Mais la route est longue et large, et la prise de conscience de deux institutions telles que l’Université et la Municipalité active d’autres forces motrices, d’autres voix qui se joignent au chœur des demandes : pendant les concerts et les festivals, les silhouettes sont insérées dans les étals, elles sont utilisées dans les cinémas en plein air, sur les places et dans les bibliothèques de divers endroits en Italie.
Milano – Zaki sagoma bicocca Milano – Zaki sagoma bicocca
En septembre, lors du traditionnel festival des cerfs-volants de Cervia, les volontaires construisent un cerf-volant à l’effigie de Zaky. Cela a une valeur symbolique supplémentaire, étant donné que les cerfs-volants ont récemment été interdits en Égypte en tant que « menaces possibles pour la sécurité nationale ». Al Sisi, dans la liste des innombrables interdictions, a également inclus la vente et l’utilisation de ce très vieil objet entraînant des centaines d’arrestations et d’amendes, y compris celles de très jeunes gens. Il faut garder à l’esprit que, pendant le confinement, l’utilisation de ce simple objet, sur les terrasses des tours de béton de la ville du Caire et d’Alexandrie, avait augmenté de façon spectaculaire comme moyen de respirer un peu et de voyager, au moins métaphoriquement.
« Il y a quelque chose de nouveau dans le soleil aujourd’hui – mais non
écrit Pascoli dans le poème L’aquilone (Le cerf-volant)
Plus comme quelque chose de vieux : À cette distance même,
Je sens que les violettes commencent à apparaître. »

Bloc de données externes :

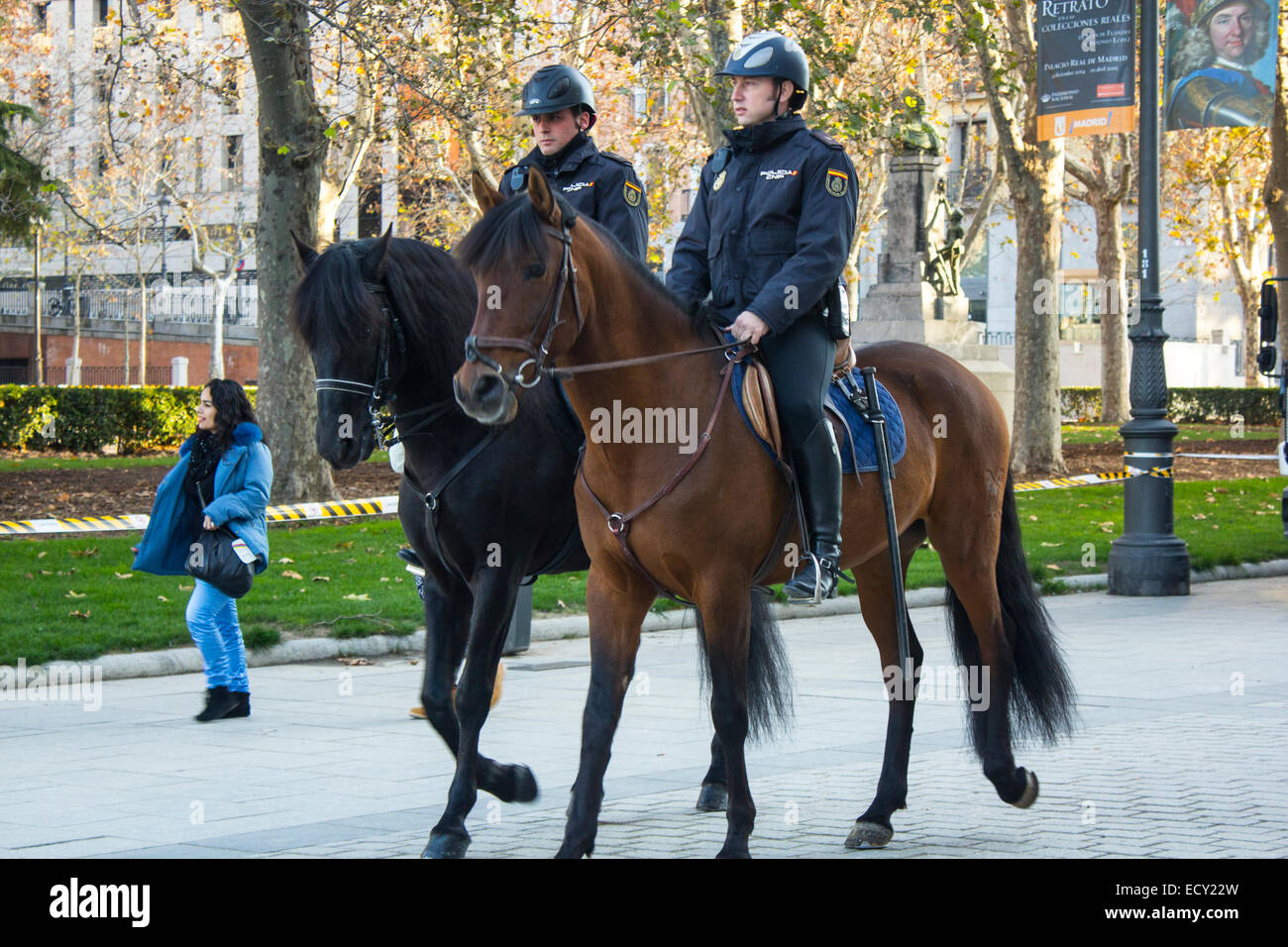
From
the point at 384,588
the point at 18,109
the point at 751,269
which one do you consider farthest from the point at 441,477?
the point at 18,109

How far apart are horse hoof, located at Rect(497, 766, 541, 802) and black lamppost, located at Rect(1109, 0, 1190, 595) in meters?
9.63

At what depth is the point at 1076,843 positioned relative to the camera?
5.92m

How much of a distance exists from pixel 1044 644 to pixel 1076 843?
131cm

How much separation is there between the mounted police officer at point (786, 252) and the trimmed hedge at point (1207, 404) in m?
40.6

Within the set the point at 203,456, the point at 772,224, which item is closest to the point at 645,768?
the point at 772,224

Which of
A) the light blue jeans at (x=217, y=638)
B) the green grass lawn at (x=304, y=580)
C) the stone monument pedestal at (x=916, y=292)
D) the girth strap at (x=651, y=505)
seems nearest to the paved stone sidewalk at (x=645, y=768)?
the light blue jeans at (x=217, y=638)

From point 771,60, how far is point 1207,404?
44432 mm

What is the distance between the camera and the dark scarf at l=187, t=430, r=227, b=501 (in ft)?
31.3

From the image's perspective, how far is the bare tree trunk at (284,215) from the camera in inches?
691

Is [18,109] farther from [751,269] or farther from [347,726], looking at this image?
[751,269]

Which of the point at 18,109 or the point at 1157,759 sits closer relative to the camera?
the point at 1157,759

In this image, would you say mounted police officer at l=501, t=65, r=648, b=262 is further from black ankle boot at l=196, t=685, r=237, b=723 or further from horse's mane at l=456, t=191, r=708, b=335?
black ankle boot at l=196, t=685, r=237, b=723

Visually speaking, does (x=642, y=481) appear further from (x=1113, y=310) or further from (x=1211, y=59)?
(x=1113, y=310)

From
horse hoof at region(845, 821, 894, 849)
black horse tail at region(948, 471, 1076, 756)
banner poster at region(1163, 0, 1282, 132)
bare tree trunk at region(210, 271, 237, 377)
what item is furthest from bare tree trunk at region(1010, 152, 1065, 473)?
bare tree trunk at region(210, 271, 237, 377)
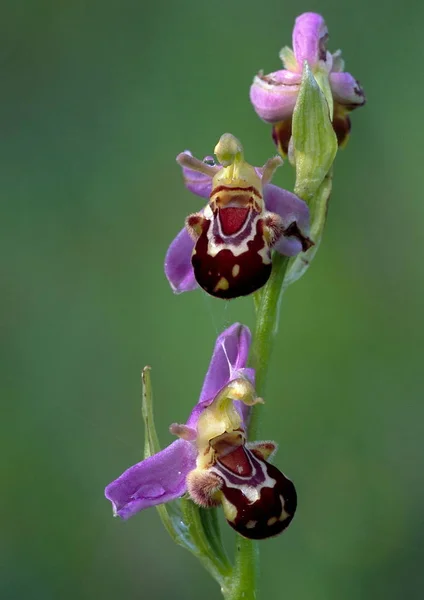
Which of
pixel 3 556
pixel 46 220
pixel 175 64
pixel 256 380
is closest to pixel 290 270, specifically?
pixel 256 380

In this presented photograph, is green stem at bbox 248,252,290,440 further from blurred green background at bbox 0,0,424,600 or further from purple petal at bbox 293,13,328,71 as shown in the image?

Et dans toute cette affaire, qui fait encore l’objet d’une attention heureusement chaleureuse et sympathique, impliquant des militants, des associations, des institutions, qui utilisent cette image comme un symbole, il y a quelque chose d’ancien, mais aussi de nouveau.

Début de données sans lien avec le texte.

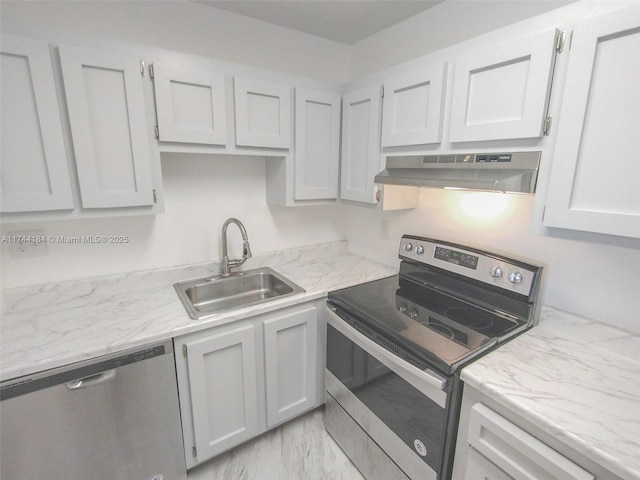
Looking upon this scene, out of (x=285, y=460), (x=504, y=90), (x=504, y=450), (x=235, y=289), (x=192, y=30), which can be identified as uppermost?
(x=192, y=30)

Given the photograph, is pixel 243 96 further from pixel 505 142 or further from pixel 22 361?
pixel 22 361

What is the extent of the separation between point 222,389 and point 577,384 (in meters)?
1.43

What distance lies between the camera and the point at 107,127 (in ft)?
4.29

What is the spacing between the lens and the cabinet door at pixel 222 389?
4.64ft

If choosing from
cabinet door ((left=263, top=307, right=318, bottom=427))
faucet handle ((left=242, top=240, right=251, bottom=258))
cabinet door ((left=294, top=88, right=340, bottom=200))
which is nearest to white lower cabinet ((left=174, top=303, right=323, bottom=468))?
cabinet door ((left=263, top=307, right=318, bottom=427))

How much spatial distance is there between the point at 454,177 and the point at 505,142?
0.21 metres

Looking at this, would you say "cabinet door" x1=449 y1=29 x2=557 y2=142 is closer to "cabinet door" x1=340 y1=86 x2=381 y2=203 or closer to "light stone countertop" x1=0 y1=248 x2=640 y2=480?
"cabinet door" x1=340 y1=86 x2=381 y2=203

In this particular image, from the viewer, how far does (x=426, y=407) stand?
1.15 m

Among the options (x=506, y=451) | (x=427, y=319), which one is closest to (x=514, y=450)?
(x=506, y=451)

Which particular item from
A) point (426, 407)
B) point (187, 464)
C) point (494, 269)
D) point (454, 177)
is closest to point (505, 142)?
point (454, 177)

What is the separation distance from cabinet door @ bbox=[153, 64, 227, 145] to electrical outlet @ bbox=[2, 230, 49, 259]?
2.53 ft

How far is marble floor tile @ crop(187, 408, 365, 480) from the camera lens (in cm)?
160

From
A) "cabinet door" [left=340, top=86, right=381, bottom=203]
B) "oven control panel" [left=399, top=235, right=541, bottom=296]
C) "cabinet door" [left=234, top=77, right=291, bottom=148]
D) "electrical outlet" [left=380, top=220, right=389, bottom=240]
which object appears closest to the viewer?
"oven control panel" [left=399, top=235, right=541, bottom=296]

Nous vivons ailleurs, mais la connexion empathique qui peut être activée grâce à la force d’une image synthétique est quelque chose qui est réalisé à l’aide de nouveaux outils, mais qui opère sur des processus psychiques anciens liés à l’évolution de notre espèce. Les individus, comme Freud l’a intuité dans « Delusion and Dream in Jensen’s Gadiva », se déplacent lorsqu’ils rencontrent une image qui intercepte quelque chose qu’ils cherchent en eux-mêmes, même s’ils n’en ont pas conscience. L’image est représentation en l’absence de représentabilité : ainsi le corps emprisonné de Zaky, irreprésentable car soustrait au regard et à la relation, redevient représentable dans cette action qui dépasse les lignes qui le composent, qui tisse des relations et fait émerger des identités culturelles et sociales submergées. Une vieille histoire, la privation injustifiée de liberté, devient nouvelle et actuelle, impliquant et activant des sujets. Bien sûr, nous ne savons toujours pas comment cela va se terminer. Cependant, ces actions ont été là, elles sont là pour protéger tous les Zaky d’aujourd’hui et de demain, elles montrent que l’empereur n’a pas de vêtements et personne ne peut dire, quelle belle robe il a.